As you can see, it is very repetitive, constantly doing the same thing again and again. As a consequence of this and the complexity of metal3-dev-env, it was quite an effort to thoroughly test something related to BMO code. I was constantly questioning myself and the test environment. “Is it testing the code I wrote?” “Is it doing the relevant scenario?” “Is the configuration correct?”

Baremetal Operator end to end tests are born

Sometimes it is easier to start from scratch, so this is what we did. The Baremetal Operator end to end tests started out as a small script that only set up minikube, some VMs and a baseboard management controller (BMC) emulator. The goal was simple: do the minimum required to simulate a baremetal lab. From this, it was quite easy to build a test module that was responsible for deploying the necessary controllers and running some tests.
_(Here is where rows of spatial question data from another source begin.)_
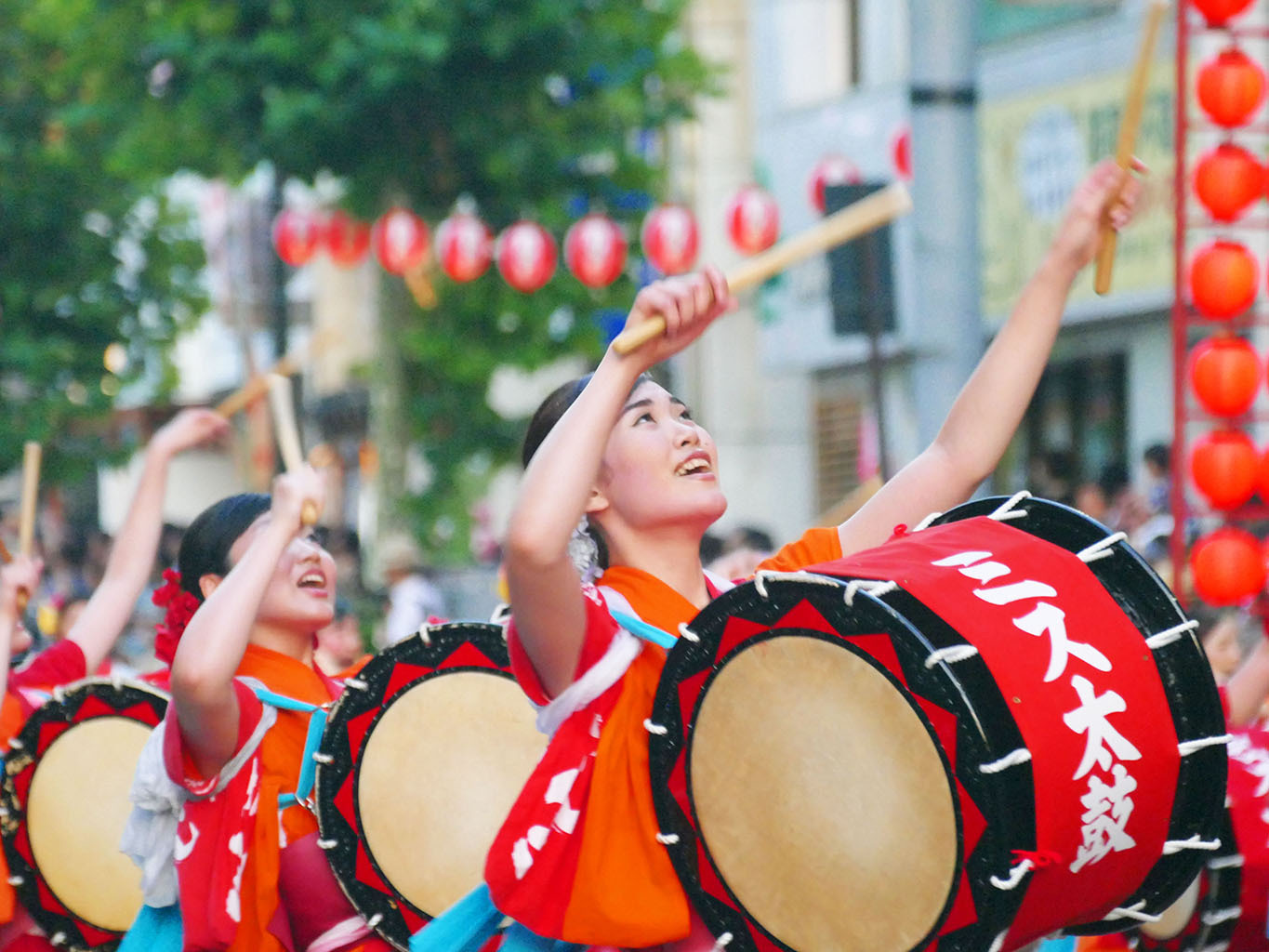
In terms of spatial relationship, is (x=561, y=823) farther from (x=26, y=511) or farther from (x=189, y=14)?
(x=189, y=14)

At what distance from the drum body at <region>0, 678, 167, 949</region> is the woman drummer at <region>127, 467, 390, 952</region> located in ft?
1.67

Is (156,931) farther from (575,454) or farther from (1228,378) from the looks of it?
(1228,378)

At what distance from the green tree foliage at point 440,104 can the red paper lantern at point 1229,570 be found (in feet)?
19.7

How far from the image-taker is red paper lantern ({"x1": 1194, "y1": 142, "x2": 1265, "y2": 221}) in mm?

Notice the separation of concerns here! The test module expects a baremetal lab environment to be already existing and the script that sets up the environment is not involved in anyway with the tests or deployment of the controllers. This design is deliberate, with a clear goal that the test module should be useful across multiple environments. It should be possible to run the test suite against real baremetal labs with multiple different configurations. I am hoping that we will get a chance next year to try it for real in a baremetal lab.

How does it work?

The flexibility of the end to end module is possible through a configuration file. It can be used to configure everything from the image URL and checksum to the timeout limits. Since Ironic can be deployed in many different ways, it was also necessary to make this flexible. The user can optionally set up Ironic before the test, or provide a kustomization that will be applied automatically. A separate configuration file declares the BMCs that should be used in the tests.

The configuration that we use in CI shows how these files look like. As a proof of concept for the flexibility of the tests, it can be noted that we already have two different configurations. One for running the tests with Ironic and one for running them with BMO in fixture mode. The first is the “normal” mode, the latter means that BMO does not communicate with Ironic at all, it just pretends. While that obviously isn’t useful for any thorough tests, it still provides a quick and light weight test suite, and ensures that we do not get too attached to one particular configuration.

The test suite itself is made with Ginkgo and Gomega. Instead of building a long chain of checks and scenarios we have attempted to do small, isolated tests. This makes it possible to run multiple in parallel and shorten the test suite duration, as well as easily identify where exactly errors occur. In order to accomplish this, we make heavy use of the status annotation so that we can skip inspection when possible.

Where are we today?

It is already several months since we switched over to the BMO e2e test suite as the primary, and only required tests for pull requests in the BMO repository. We run the end to end test suite as GitHub workflows and it covers more than the metal3-dev-env and CAPM3 based tests from BMO perspective. That does not mean that we are done though. At the time of writing, there are several GitHub issues for improving and extending the tests. The progress has significantly slowed though, as can perhaps be expected, since the most essentials parts were implemented.

The future

In the future we hope to make the BMO end to end module and tooling more useful for local development and testing. It should be easy to spin up a minimal environment and test specific scenarios, also using Tilt. Additionally, we want to “rebase” the CAPM3 end to end tests on this work. It should be possible to reuse the code and tooling for simulating a baremetal lab so that we can get rid of the entanglement with metal3-dev-env.